With no way out, there will be increased inbreeding. “For survival of a generation, diverse genes are needed. Inbreeding leads to weaker genes which make an offspring susceptible to diseases, genetic defects (malformation of body parts) and decreased body size,” says the conservationist.

Weaker species die, according to the theory of evolution — survival for the fittest.

For example, compared to Amboseli, the elephants at the Maasai Mara Game Reserve are smaller in size, “There’s no genetic diversity. The physical appearance of the elephants has been affected because they have been separated,” he says.

Mules born from interbreeding of the Grevy and common zebras are also common at Ol-Pejeta Conservancy in Laikipia. The danger is that mules are infertile, meaning they cannot breed, further threatening an already endangered species.

Competition for resources and drought also drives Kaputiei Maasai pastoralists into Nairobi National Park. “The government should declare parks sacred. While we cannot avoid some development, lack of ideas and coordination is the greatest undoing to the conservation efforts,” says Dr Paula Kahumbu, the WildlifeDirect CEO.

Other national parks have also been affected, with eight per cent of the total land mass in the country covered by parks. Compared to the global recommended area of 17 per cent, the land mass occupied by parks in Kenya is very small.

In total, there are 65 national parks and reserves in the country and due to their small size, conservationists are calling for creation of more conservancies across the country. Currently, there are 160 conservancies in 28 counties, covering 6.5 million hectares of land. These counties include Narok, Kajiado, Lamu, Laikipia, Samburu, Nakuru, Isiolo and Taita-Taveta.

PROVIDE INCENTIVES

While fencing is an option to conservation, conservationists say it is expensive not only to species preservation, but to the government because it means providing food, water and mates for enclosed wild animals.

Consequently, this will affect tourism, one of Kenya’s biggest foreign currency and income earners. “We should not develop rangelands. Let’s adopt conservation ,” says Kaelo.

To encourage people to conserve land for wildlife and to avoid construction, he proposes provision of incentives to land owners by the government.

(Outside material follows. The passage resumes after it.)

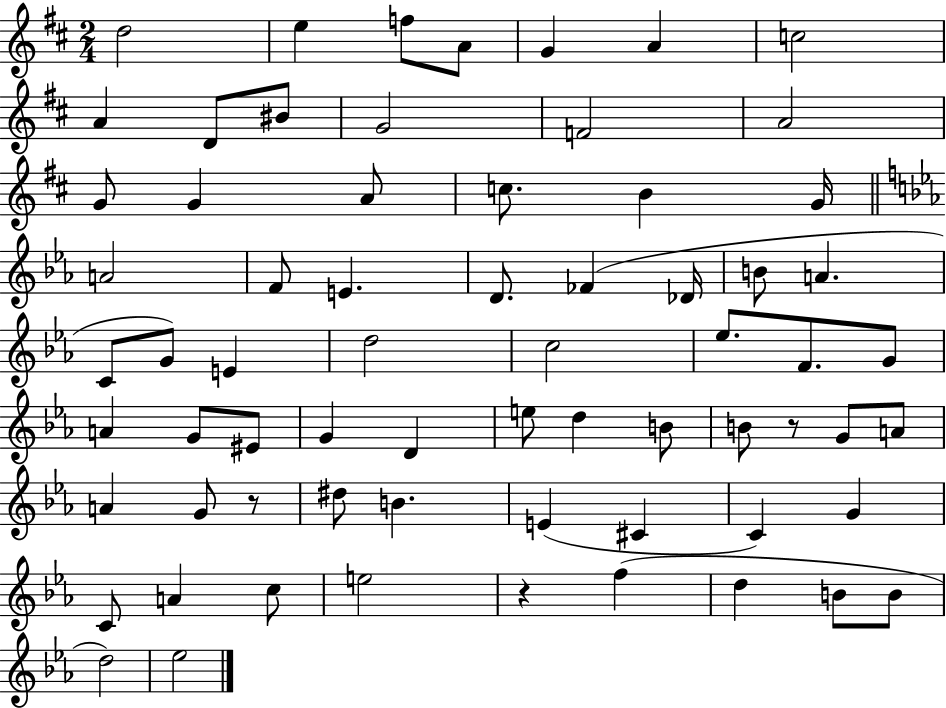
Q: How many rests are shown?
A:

Dr Erustus Kanga, the deputy director of Wildlife Conservation at the Environment ministry, acknowledges the challenge. “To reduce and reverse this trend, it is urgent to assess and secure Kenya’s wildlife migratory corridors and dispersal areas.”

“While much of Kenya’s wildlife depends on the protection of parks and reserves, healthy wildlife populations also need access to resources in the broader landscape outside protected areas,” says Kanga.

He says connections between populations increase the resilience of wildlife and communities in the face of rapid climate and land-use change. As such, the Tourism ministry in 2018 appointed a group to coordinate the implementation of the Wildlife Corridors and Dispersal Areas report to enhance coexistence between communities and wildlife.